Listed entries Block Start

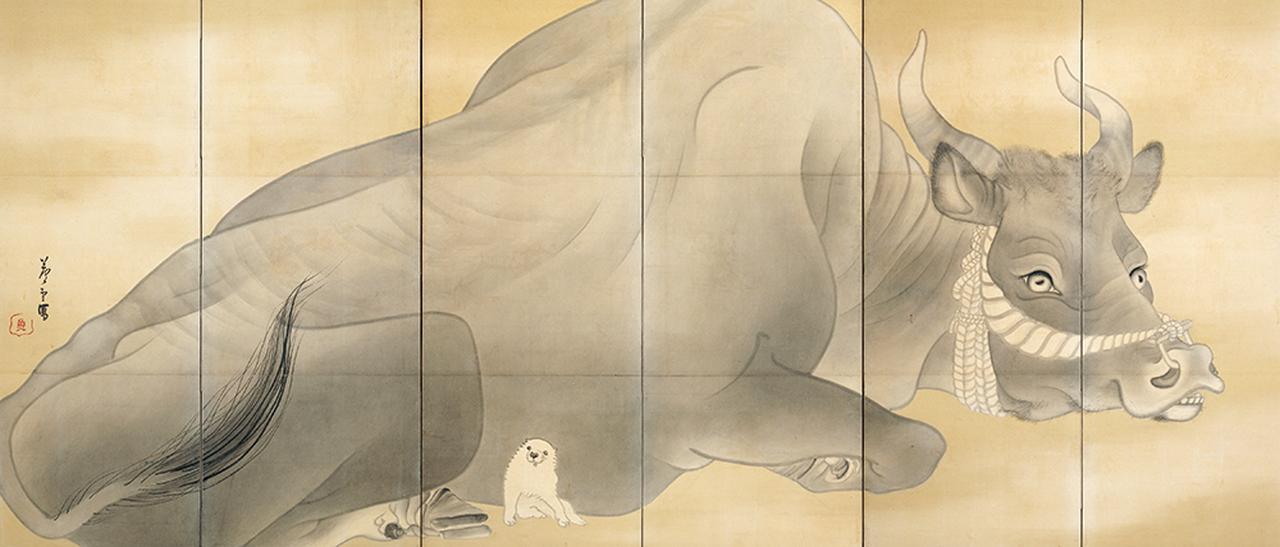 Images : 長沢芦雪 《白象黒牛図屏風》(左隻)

Listed entries Block End
Listed entries Block Start

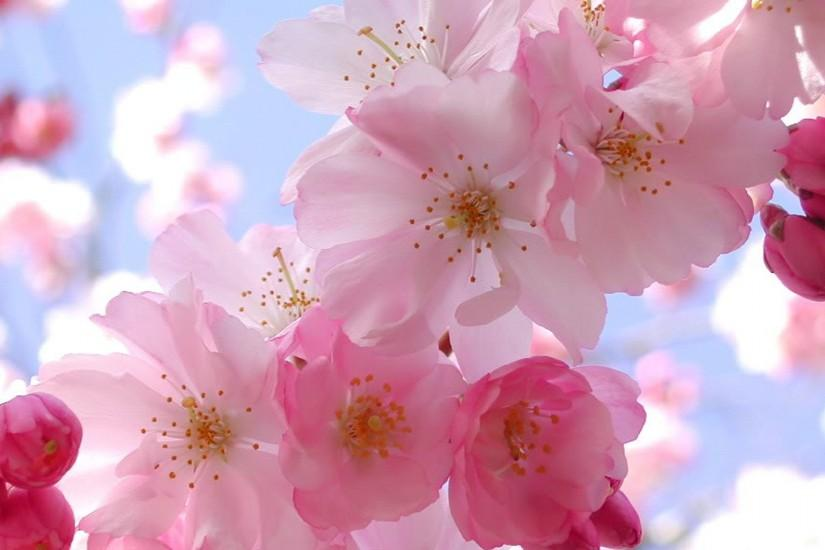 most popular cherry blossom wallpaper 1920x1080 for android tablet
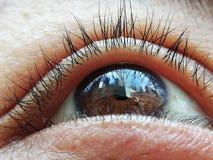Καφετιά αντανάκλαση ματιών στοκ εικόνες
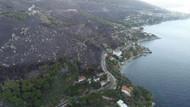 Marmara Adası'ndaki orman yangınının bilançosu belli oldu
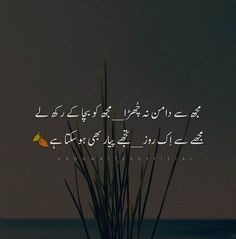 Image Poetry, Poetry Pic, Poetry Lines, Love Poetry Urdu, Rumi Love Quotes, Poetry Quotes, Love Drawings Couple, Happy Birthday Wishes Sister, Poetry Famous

Listed entries Block End
Listed entries Block Start

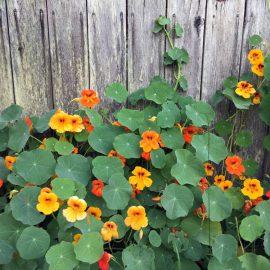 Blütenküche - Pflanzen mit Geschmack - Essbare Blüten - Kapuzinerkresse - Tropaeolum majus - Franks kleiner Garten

Listed entries Block End

◆ **What needs to be done**
Repeat the lines above exactly, beginning with the one containing "Καφετιά αντανάκλαση ματιών στοκ εικόνες" and finishing with the one containing "Image Poetry, Poetry". No pictures belong in the copy.

◆ **Problem solution**
Καφετιά αντανάκλαση ματιών στοκ εικόνες
 Marmara Adası'ndaki orman yangınının bilançosu belli oldu
 Image Poetry, Poetry Pic, Poetry Lines, Love Poetry Urdu, Rumi Love Quotes, Poetry Quotes, Love Drawings Couple, Happy Birthday Wishes Sister, Poetry Famous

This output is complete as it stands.